Written instruction
Omit all pictures. Quote only the lines from the one with "What is the spatial" through the end of the material below.

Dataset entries
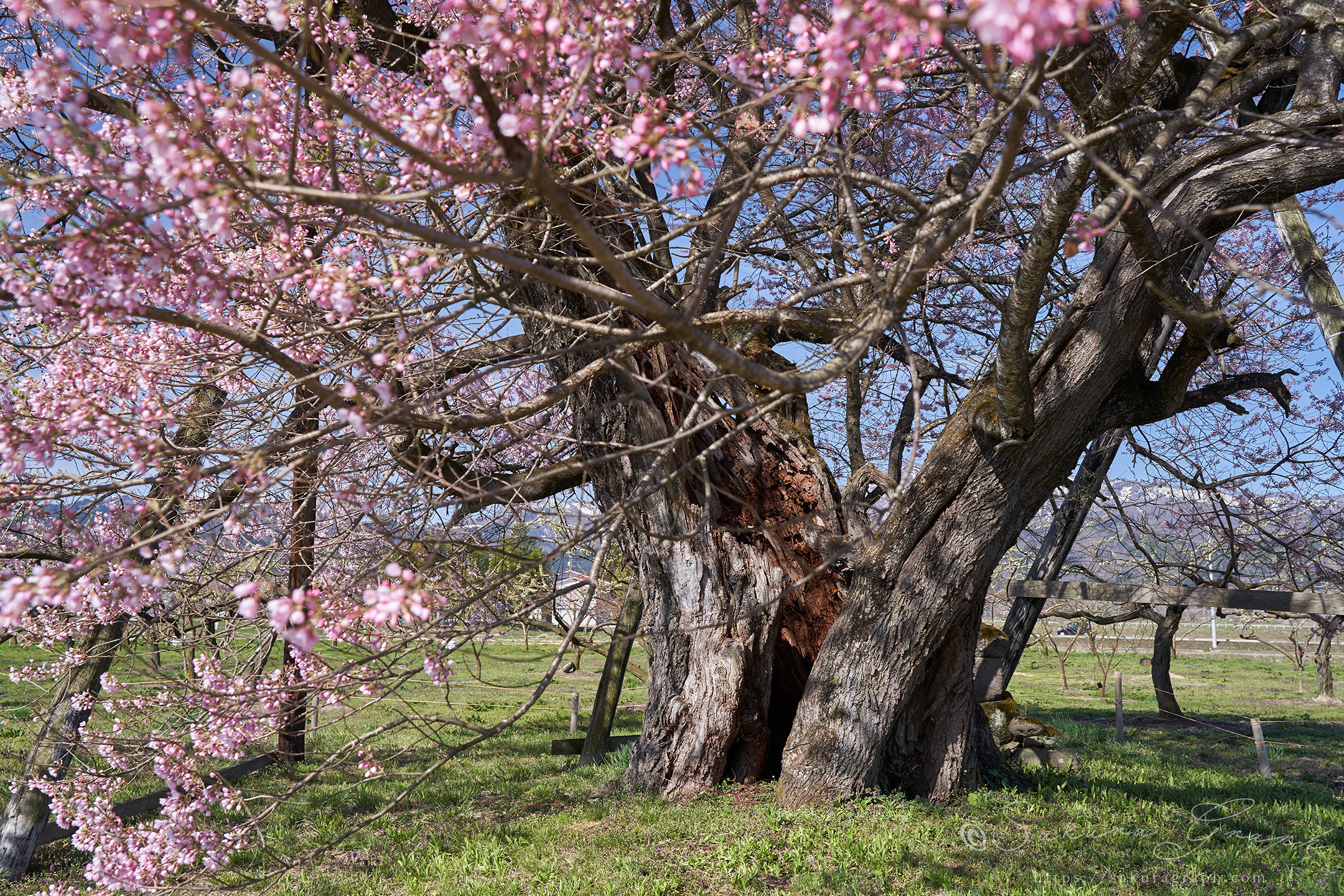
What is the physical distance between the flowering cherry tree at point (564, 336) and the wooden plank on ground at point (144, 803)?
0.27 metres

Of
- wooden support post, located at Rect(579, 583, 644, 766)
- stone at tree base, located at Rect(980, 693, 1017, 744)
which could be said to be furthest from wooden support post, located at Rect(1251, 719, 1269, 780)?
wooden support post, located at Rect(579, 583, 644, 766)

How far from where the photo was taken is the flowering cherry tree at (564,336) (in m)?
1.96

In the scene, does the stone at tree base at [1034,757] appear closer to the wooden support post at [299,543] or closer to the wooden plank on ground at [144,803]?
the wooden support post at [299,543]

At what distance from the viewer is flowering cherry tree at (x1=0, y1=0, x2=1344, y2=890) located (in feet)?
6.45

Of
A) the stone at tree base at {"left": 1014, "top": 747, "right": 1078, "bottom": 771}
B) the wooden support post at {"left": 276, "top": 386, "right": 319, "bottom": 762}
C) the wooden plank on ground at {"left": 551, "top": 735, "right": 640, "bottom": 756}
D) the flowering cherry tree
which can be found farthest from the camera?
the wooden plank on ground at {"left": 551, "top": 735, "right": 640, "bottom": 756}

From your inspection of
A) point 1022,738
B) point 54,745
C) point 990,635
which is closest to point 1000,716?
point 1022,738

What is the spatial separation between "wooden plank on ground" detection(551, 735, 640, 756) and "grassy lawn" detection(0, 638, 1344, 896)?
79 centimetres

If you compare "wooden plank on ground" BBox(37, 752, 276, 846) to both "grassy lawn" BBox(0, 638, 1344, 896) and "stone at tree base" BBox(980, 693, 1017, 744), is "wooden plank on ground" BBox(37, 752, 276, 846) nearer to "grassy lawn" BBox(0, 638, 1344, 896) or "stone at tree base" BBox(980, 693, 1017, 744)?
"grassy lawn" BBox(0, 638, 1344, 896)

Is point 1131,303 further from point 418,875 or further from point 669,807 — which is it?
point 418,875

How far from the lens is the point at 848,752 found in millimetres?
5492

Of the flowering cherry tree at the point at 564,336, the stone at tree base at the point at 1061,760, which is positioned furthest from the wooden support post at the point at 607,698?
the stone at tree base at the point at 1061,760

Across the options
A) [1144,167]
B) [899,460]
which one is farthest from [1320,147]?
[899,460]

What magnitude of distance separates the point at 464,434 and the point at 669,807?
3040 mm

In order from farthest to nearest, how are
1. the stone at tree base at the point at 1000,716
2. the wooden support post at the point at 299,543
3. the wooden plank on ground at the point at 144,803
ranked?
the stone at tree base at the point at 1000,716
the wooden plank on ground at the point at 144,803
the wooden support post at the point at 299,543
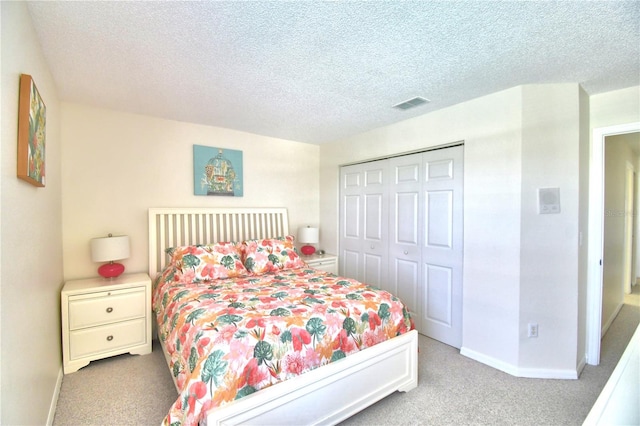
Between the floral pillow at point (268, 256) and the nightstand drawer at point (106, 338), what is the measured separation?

Reply
What is the spatial separation between "wooden plank on ground" detection(551, 735, 640, 756) and "grassy lawn" detection(0, 638, 1344, 896)?
79 centimetres

If you compare "wooden plank on ground" BBox(37, 752, 276, 846) to both "grassy lawn" BBox(0, 638, 1344, 896) and "stone at tree base" BBox(980, 693, 1017, 744), is "wooden plank on ground" BBox(37, 752, 276, 846) nearer to "grassy lawn" BBox(0, 638, 1344, 896) or "stone at tree base" BBox(980, 693, 1017, 744)?
"grassy lawn" BBox(0, 638, 1344, 896)

Is point 1131,303 further from point 418,875 or further from point 669,807 — which is it?
point 418,875

How far from the lens is the point at 848,752 found in millimetres?
5492

Of the flowering cherry tree at the point at 564,336, the stone at tree base at the point at 1061,760, which is positioned furthest from the wooden support post at the point at 607,698?
the stone at tree base at the point at 1061,760

Across the options
A) [1144,167]
B) [899,460]
which one is farthest from [1320,147]?
[899,460]

What magnitude of distance separates the point at 464,434 and the point at 669,807?
3040 mm

In order from farthest to nearest, how are
1. the stone at tree base at the point at 1000,716
2. the wooden support post at the point at 299,543
3. the wooden plank on ground at the point at 144,803
ranked?
the stone at tree base at the point at 1000,716
the wooden plank on ground at the point at 144,803
the wooden support post at the point at 299,543
Between the floral pillow at point (268, 256) and the nightstand drawer at point (106, 338), what is the measured separation?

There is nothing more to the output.